Glad you guys had a good time. Come on out next month (March 27 & 28)and bring some more friends. Always enjoy seeing some new faces and hearing reports like yours. 
Did your buddy get that rest?

Today should be a good day out there, a bit wamer and less wind.


----------



## 3D_shooter84 (Feb 17, 2009)

Bo Bob said:


> Glad you guys had a good time. Come on out next month (March 27 & 28)and bring some more friends. Always enjoy seeing some new faces and hearing reports like yours.
> Did your buddy get that rest?
> 
> Today should be a good day out there, a bit wamer and less wind.

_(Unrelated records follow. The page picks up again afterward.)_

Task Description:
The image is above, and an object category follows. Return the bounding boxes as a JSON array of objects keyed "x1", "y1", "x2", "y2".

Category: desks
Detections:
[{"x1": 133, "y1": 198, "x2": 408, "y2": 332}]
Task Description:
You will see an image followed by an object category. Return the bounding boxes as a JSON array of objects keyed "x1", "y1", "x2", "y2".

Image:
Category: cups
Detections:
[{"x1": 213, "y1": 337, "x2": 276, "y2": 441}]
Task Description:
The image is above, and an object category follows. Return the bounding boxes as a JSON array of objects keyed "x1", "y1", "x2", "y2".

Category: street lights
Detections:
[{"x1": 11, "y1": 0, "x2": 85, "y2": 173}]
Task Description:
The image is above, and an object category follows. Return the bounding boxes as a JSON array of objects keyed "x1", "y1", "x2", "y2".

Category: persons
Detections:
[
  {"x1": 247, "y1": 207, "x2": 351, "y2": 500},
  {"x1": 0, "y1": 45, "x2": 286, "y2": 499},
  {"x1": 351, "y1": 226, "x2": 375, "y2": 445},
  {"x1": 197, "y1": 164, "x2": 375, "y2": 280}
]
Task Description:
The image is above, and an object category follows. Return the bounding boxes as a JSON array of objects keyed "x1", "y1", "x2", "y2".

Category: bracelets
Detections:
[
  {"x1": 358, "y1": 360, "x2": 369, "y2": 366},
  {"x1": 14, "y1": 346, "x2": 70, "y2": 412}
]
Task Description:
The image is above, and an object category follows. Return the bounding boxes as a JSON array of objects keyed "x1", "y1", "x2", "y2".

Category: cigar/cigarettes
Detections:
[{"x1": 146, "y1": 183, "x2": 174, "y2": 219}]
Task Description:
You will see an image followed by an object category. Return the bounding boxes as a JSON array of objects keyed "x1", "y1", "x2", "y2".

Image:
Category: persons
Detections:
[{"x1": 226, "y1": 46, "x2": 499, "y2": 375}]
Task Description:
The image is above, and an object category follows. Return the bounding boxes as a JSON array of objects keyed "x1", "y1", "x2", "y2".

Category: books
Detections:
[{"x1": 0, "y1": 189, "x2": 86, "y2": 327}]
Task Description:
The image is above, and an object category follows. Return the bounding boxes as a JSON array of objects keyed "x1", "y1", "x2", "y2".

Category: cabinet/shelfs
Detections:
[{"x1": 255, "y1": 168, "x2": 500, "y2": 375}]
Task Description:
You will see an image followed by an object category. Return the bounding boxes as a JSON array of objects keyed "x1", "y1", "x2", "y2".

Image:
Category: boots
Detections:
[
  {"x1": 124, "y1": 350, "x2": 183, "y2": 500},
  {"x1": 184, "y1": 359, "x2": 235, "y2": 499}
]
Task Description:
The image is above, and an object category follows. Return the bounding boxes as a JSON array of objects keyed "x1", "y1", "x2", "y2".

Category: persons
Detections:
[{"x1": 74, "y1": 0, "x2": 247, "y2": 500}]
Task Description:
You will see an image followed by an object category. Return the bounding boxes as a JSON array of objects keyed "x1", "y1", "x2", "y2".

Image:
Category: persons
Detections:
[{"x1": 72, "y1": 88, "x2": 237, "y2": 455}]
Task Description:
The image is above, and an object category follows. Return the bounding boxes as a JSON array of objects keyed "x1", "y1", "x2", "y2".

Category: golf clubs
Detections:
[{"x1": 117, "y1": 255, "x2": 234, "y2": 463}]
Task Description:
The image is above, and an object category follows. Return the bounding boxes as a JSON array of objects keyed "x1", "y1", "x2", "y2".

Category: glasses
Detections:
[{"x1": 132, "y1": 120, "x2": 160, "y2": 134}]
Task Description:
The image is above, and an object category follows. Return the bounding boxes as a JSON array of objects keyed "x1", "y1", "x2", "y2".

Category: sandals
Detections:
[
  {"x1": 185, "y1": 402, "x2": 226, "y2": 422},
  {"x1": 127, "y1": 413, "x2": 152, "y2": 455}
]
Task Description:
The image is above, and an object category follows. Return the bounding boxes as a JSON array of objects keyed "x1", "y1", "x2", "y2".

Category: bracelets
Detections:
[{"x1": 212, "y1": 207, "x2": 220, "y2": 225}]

We will be there! And nah, he decided that he could use than money on something he needed vs. something he wanted.


----------



## John-in-VA (Mar 27, 2003)

Ya Bob I moved back one .Trying to get ready for the ASA shoots .
I shot 237 from the pro peg ( not all that far ) I shot from the pro peg in Sherwood last week also .Come on back one more stake ,you can do it ,I know you can .
Great shoot yesterday ,I could have done with out all that wind .
AS always great shoot at Twin Oaks


----------



## 3D_shooter84 (Feb 17, 2009)

John-in-VA said:


> Ya Bob I moved back one .Trying to get ready for the ASA shoots .
> I shot 237 from the pro peg ( not all that far ) I shot from the pro peg in Sherwood last week also .Come on back one more stake ,you can do it ,I know you can .
> Great shoot yesterday ,I could have done with out all that wind .
> AS always great shoot at Twin Oaks


And I thought I shot decent from the Hunter A peg with a 238! Great shooting from the PRO stake!


----------



## bow1966 (Jul 15, 2007)

Had a Great time today.Hat's off to John and Terry for alway's having a great shoot for everyone.I know alot of time and effort goe's in to every shoot.Thank's Jamie


----------



## dieseldude (Apr 11, 2007)

*Twin Oaks*

I had a great time, great lay out.


----------



## jamerman09 (Mar 24, 2009)

Thanks guys we had a great time today and well be back for the next one!!


----------



## builditall (Mar 24, 2006)

Great course guys. I think I had the best time though, got to shoot with a youngster shooting his first 3-d. Needless to say he had a blast.:shade:

Jay, Alicia, and Spencer great to meet you all. Keep shooting straight Spencer.

Sean


----------